## EXERCISE INSTRUCTIONS
Please retype the data in full and exactly; the pictures are not part of the copy.

## Captioned web images
+ + + + +

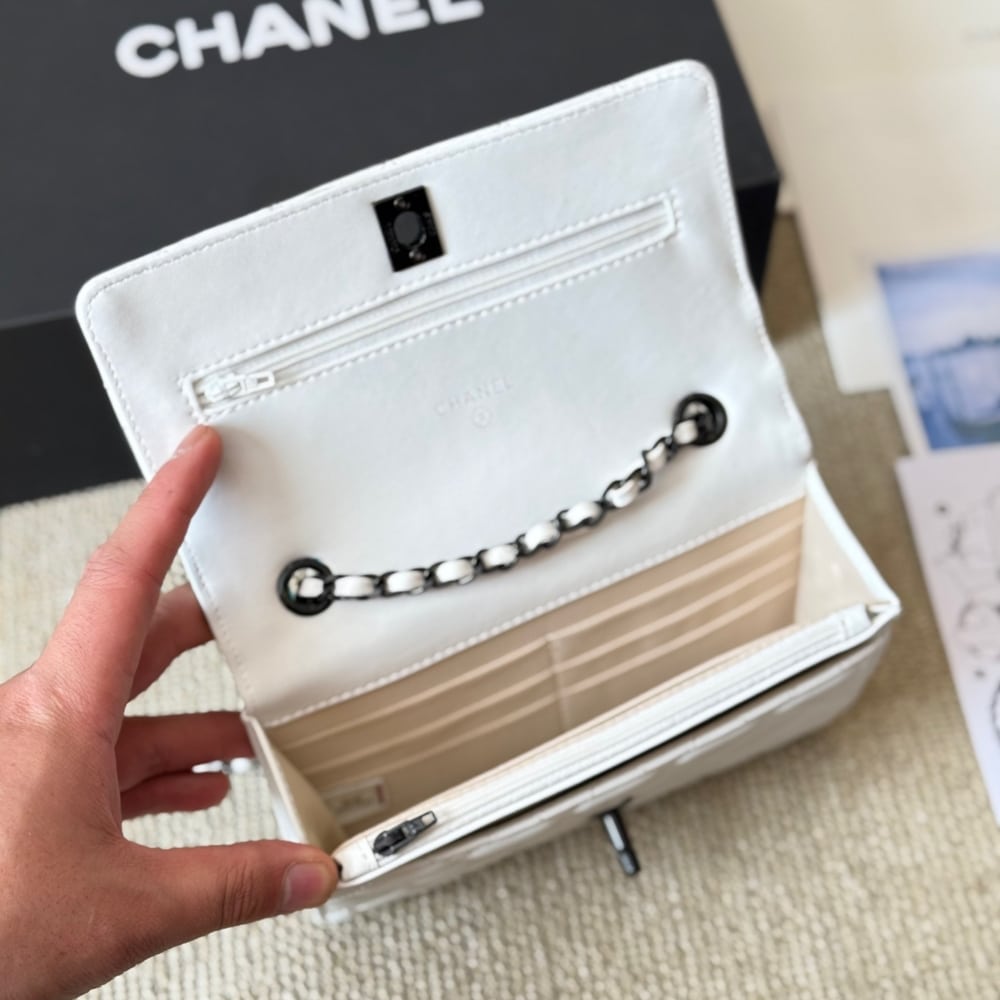 CC WALLET ON CHAIN WHITE LAMBSKIN 19CM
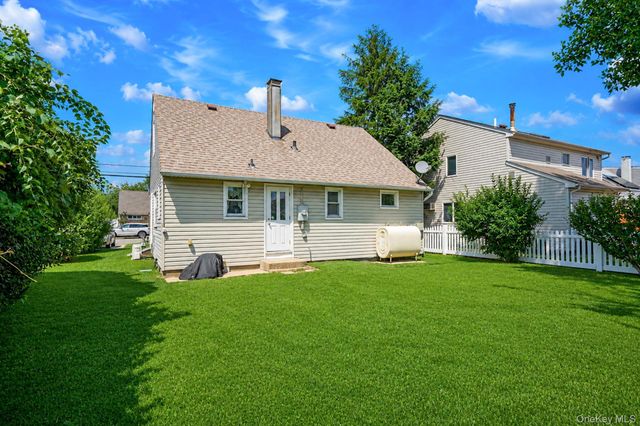 112 Franklin Place, Massapequa, NY 11758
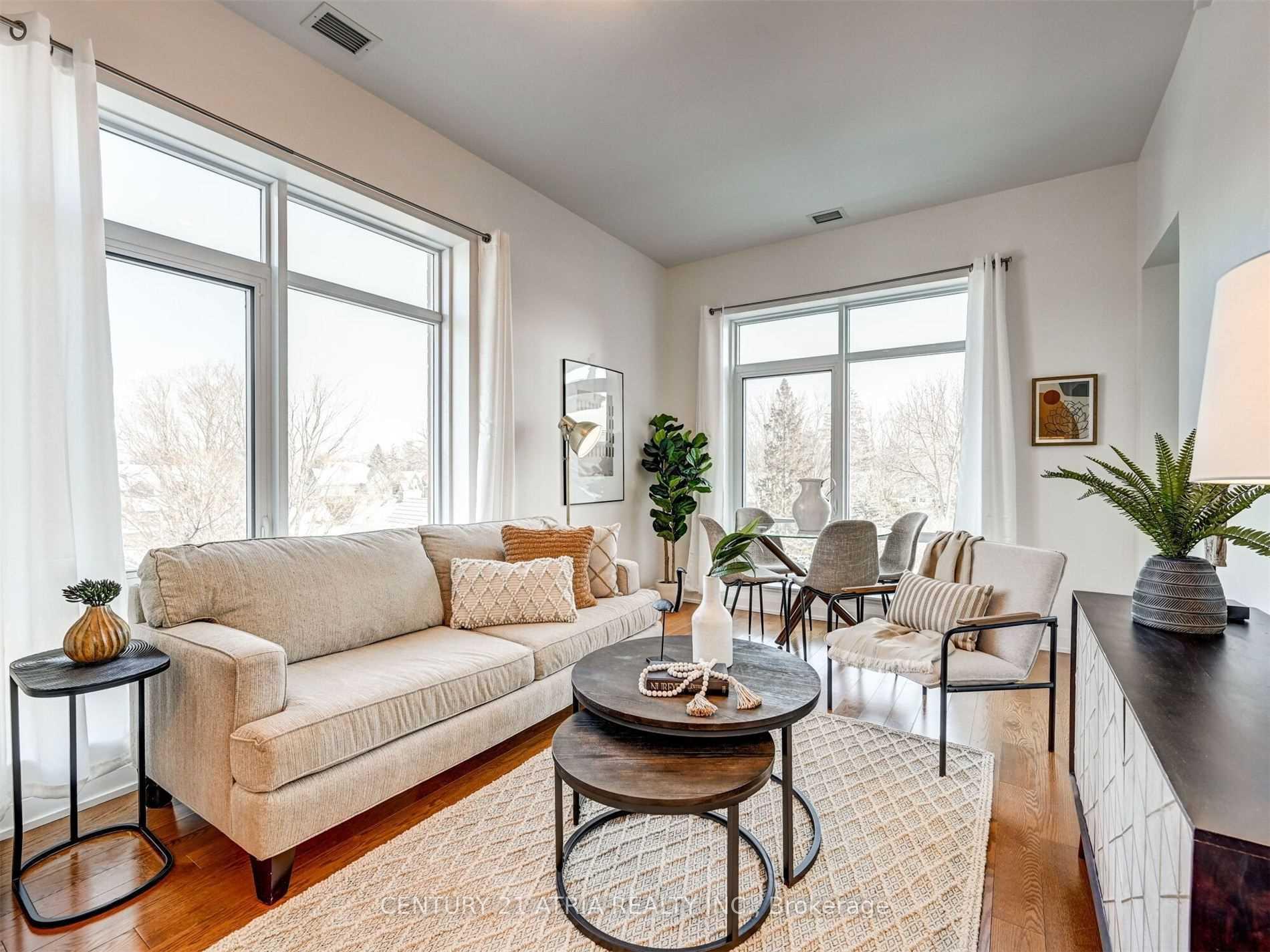 Photo 15 of Unit 404A, 15277 Yonge Street, Aurora, Aurora Village — HOMEH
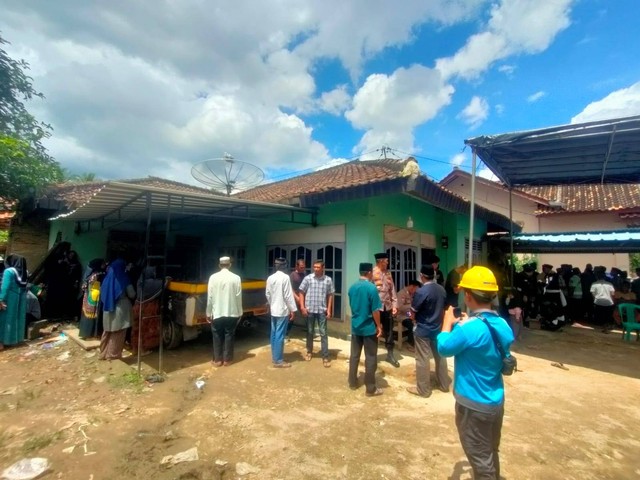 Seorang pria meninggal akibat tersengat listrik. | Foto: Dok Polsek Pagelaran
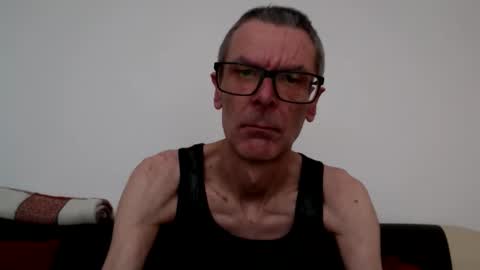 Snapshot of lovepvclate40s chatting on 03-09-26, 03:16 lovepvcearly50s online show from 03-09-26, 03:16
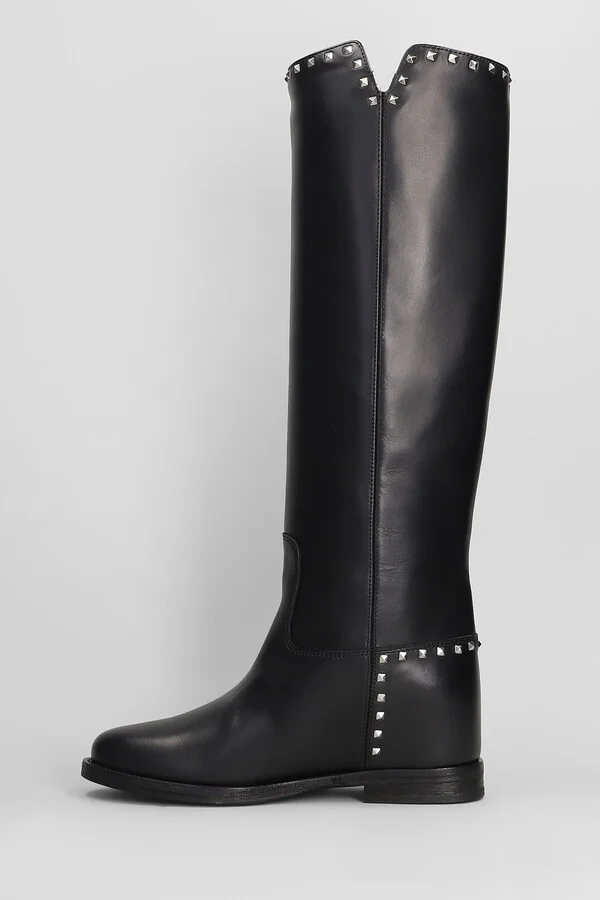 In Black Leather - Image 3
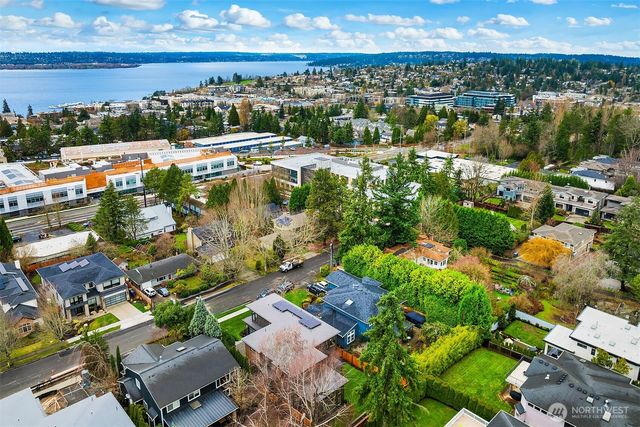 520 7th Street S, Kirkland, WA 98033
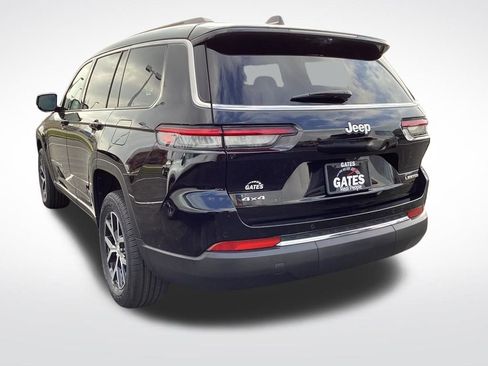 Used 2024 Jeep Grand Cherokee L Limited w/ Luxury Tech Group II image 7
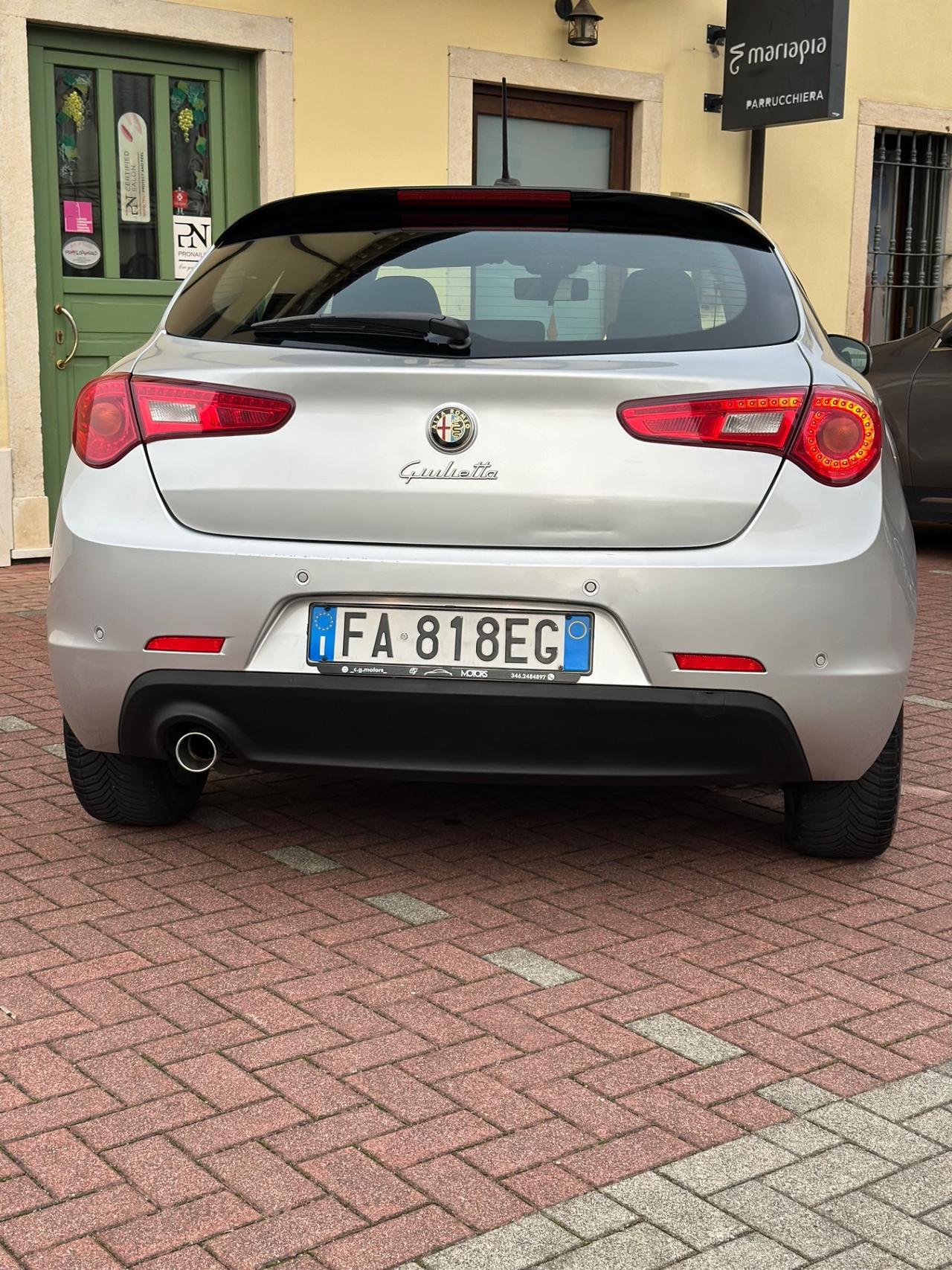 Alfa Romeo Giulietta 1.6 JTDm-2 105 CV Exclusive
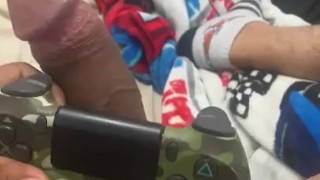 Joven gamer con pene grande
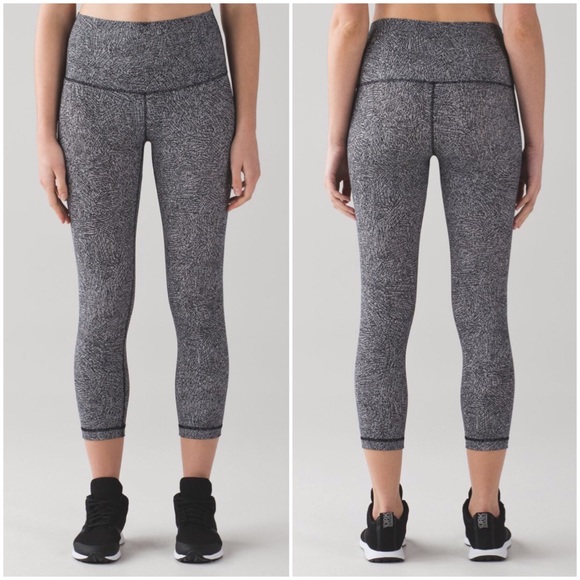 lululemon athletica Pants - Lululemon Wunder Under Crops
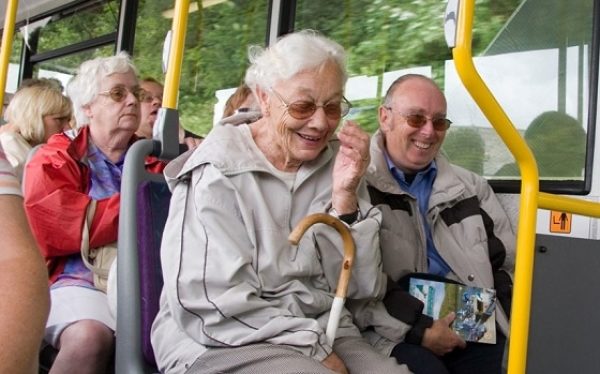 В Москве появился “Добрый автобус” – бесплатный транспорт для пожилых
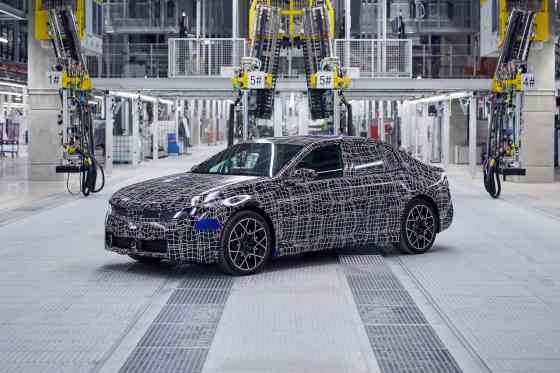 LOOK: Here's your first look at all-new BMW 3 Series...EV image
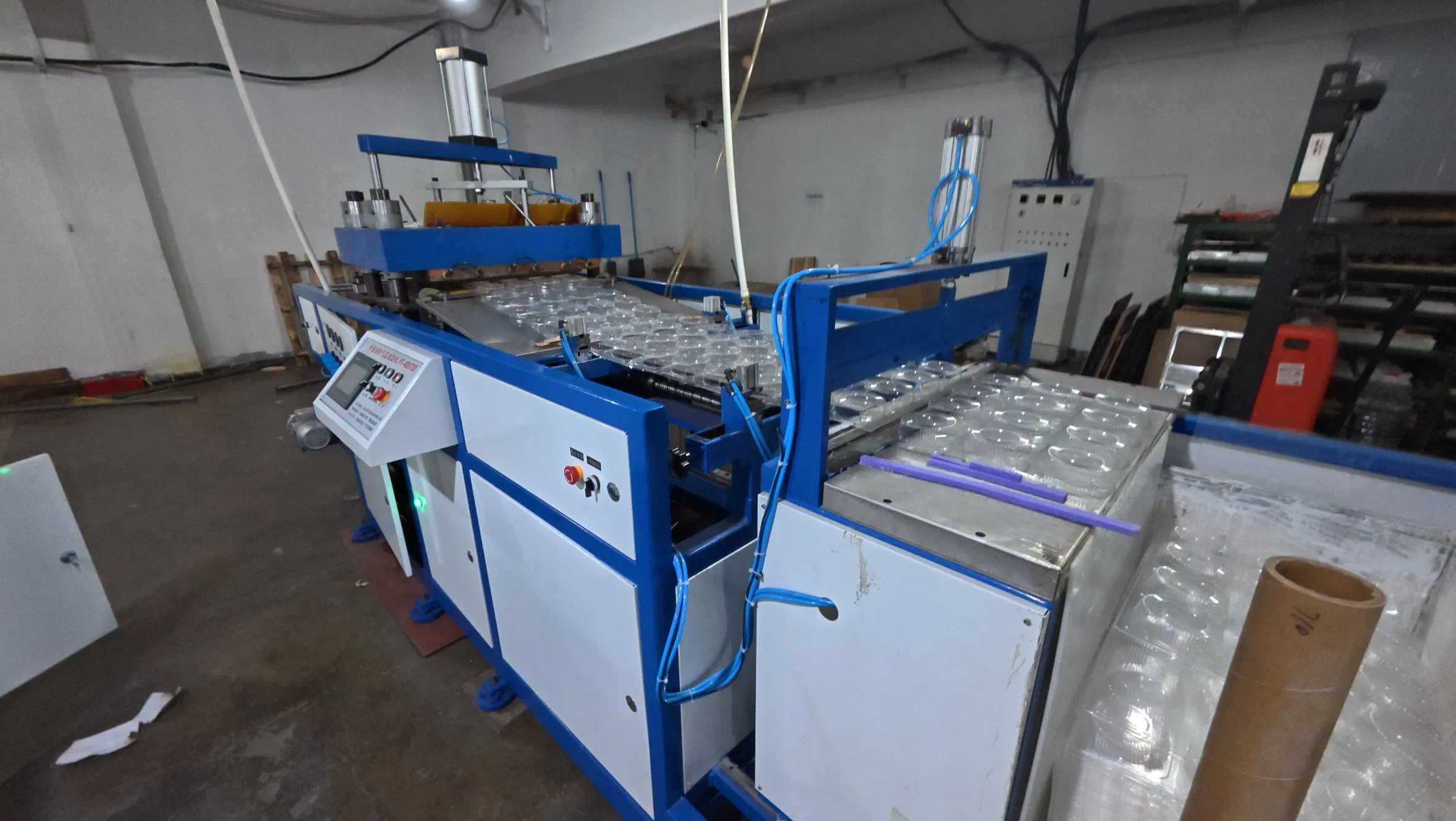 Semi Automatic 720 * 620mm Plastic Thermoforming Machine with Servo System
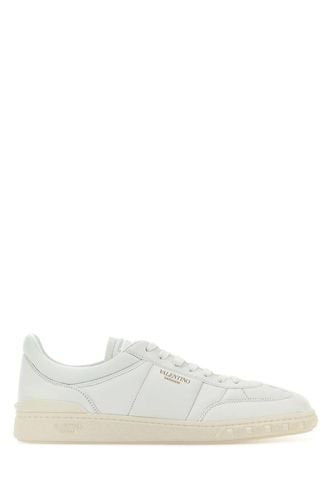 White Leather Upvillage Sneakers - Valentino Garavani - Modalova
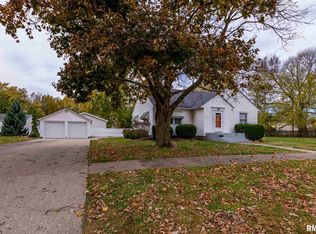 1015 SE 2nd Ave, Aledo, IL 61231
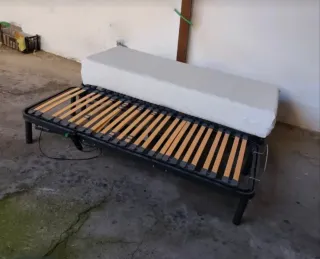 Cama articulada metálica y de madera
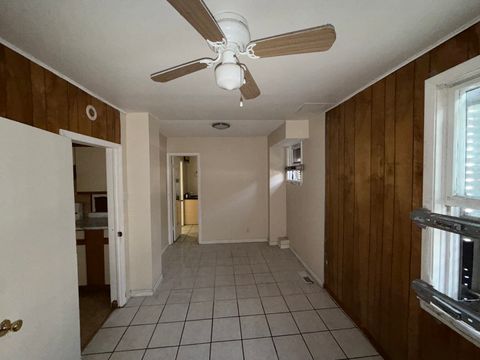 Tiny photo for 962 Oliver Avenue, Aurora, IL 60506 (MLS # 12508512)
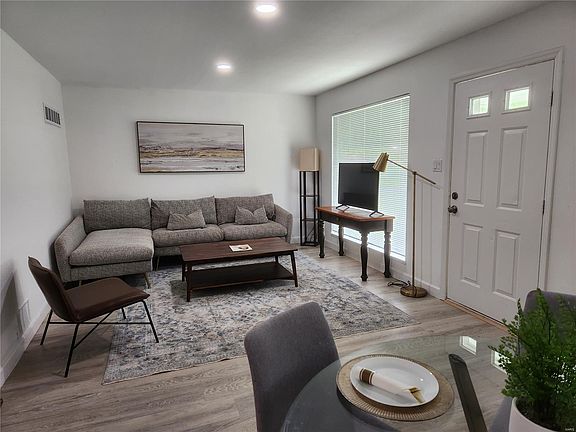 5th image of 229 McAlpine Dr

+ + + + +

## SOLUTION
 CC WALLET ON CHAIN WHITE LAMBSKIN 19CM
 112 Franklin Place, Massapequa, NY 11758
 Photo 15 of Unit 404A, 15277 Yonge Street, Aurora, Aurora Village — HOMEH
 Seorang pria meninggal akibat tersengat listrik. | Foto: Dok Polsek Pagelaran
 Snapshot of lovepvclate40s chatting on 03-09-26, 03:16 lovepvcearly50s online show from 03-09-26, 03:16
 In Black Leather - Image 3
 520 7th Street S, Kirkland, WA 98033
 Used 2024 Jeep Grand Cherokee L Limited w/ Luxury Tech Group II image 7
 Alfa Romeo Giulietta 1.6 JTDm-2 105 CV Exclusive
 Joven gamer con pene grande
 lululemon athletica Pants - Lululemon Wunder Under Crops
 В Москве появился “Добрый автобус” – бесплатный транспорт для пожилых
 LOOK: Here's your first look at all-new BMW 3 Series...EV image
 Semi Automatic 720 * 620mm Plastic Thermoforming Machine with Servo System
 White Leather Upvillage Sneakers - Valentino Garavani - Modalova
 1015 SE 2nd Ave, Aledo, IL 61231
 Cama articulada metálica y de madera
 Tiny photo for 962 Oliver Avenue, Aurora, IL 60506 (MLS # 12508512)
 5th image of 229 McAlpine Dr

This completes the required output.